As information and the depth of content, along with the number and type of content sources available through the Internet and through public and private databases continues to expand and grow, it becomes increasingly difficult and time-consuming for users to connect and relate information from one content source to another. Although search results from one content source may refer to the same entities or events that occur in, or are accessible from a different content source, using current searching systems and methods, it is left to the user to search through the multiple content sources separately and perform the subsequent work necessary to extract related information about the identified or selected entities (or events) from each content source, and to then relate or link the results together.

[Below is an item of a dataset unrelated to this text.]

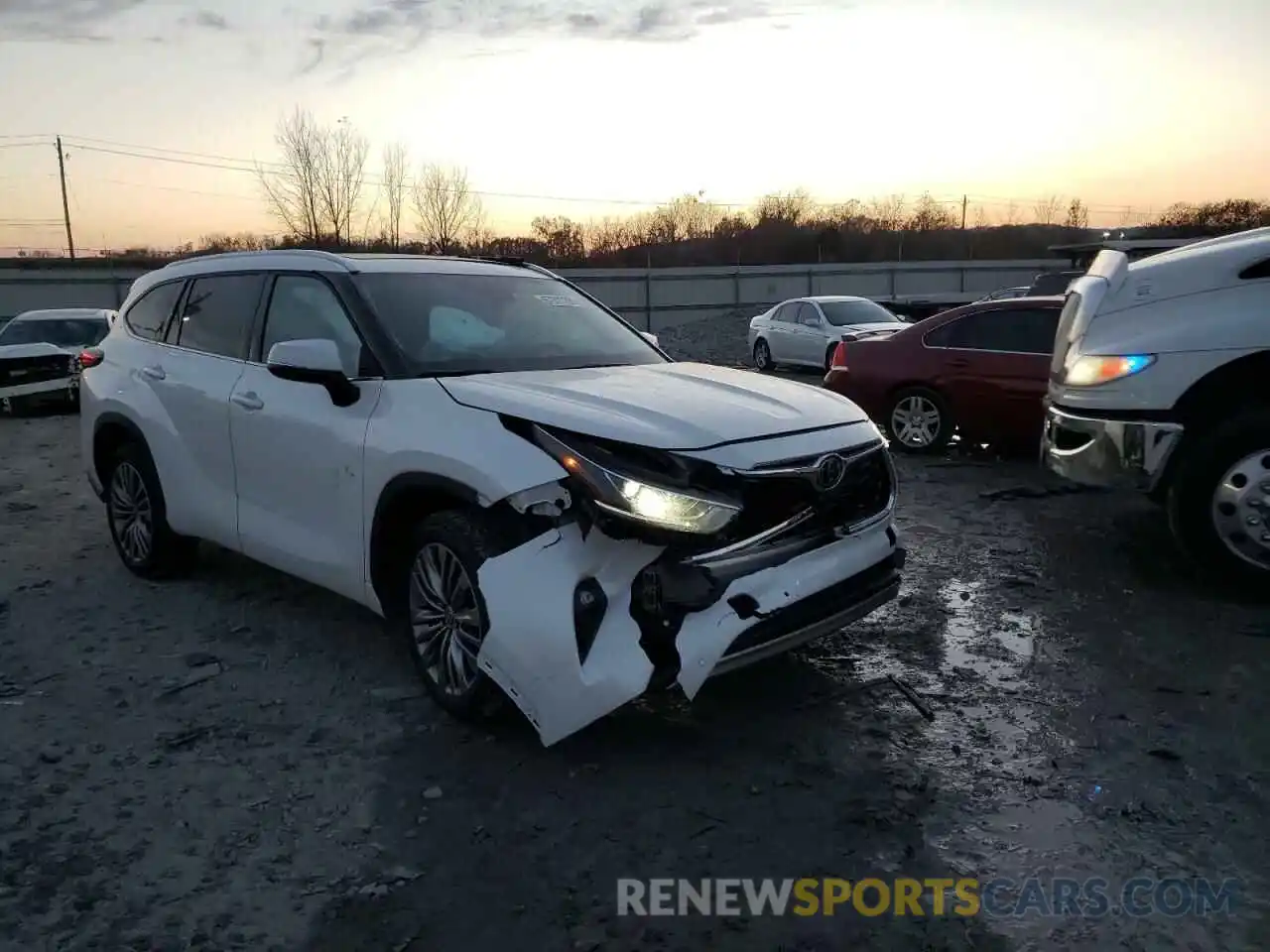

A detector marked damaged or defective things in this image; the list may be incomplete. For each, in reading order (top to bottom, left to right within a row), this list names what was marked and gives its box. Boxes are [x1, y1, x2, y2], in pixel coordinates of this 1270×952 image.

As the amount of information and content that is available continues to grow and expand, such effort on the part of users to relate retrieved information becomes ever more time-consuming, and is at times, prohibitive in terms of complexity.
Although systems and methods exist which are capable of displaying entities or events that have been extracted from documents or information sources, current systems and methods still fail to provide a way for users to select entities or groups of entities that are related to each other and to then simultaneously update the display or view of the related entities. Moreover, current systems and methods also fail to provide users an efficient means to refine a set of results that are associated with those entities, in order to provide for more detailed and focused search results.
While current information retrieval systems use a facet-based approach to allow users to filter result sets with respect to a pre-defined categorization of the content, these systems are limited by the fact that the facets used typically rely on a characterization of a data set that is specific to one data set. More particularly, the facets used on one data set or content source are not compatible with other data sets or content sources.
Examples of systems using particular facet-base searches, that are likely incompatible with other data sets, are described in, by way of example, U.S. patent application Ser. No. 12/757,227 by Lempel et al., for a System and Method for Selecting Search Results Facets; U.S. patent application Ser. No. 12/261,382 by Guo et al., for a Method and Device for Displaying and Browsing a Multi-Faceted Data Set; and U.S. patent application Ser. No. 12/164,139 by Amitay et al., for Information Retrieval With Unified Search Using Multiple Facets. Each of these systems, methods and devices appear to be limited as described above to particular data sets or content sources as a function of the facets recognized by the system or method.
The current methods and systems described in this application address the need for computer searching and retrieving applications that are capable of relating entities across different content sources and then displaying the search results in an interactive user interface. Moreover, the current inventive methods and systems, provide for the capability such that where selecting one or more of those entities modifies the display of related entities and the display of related content.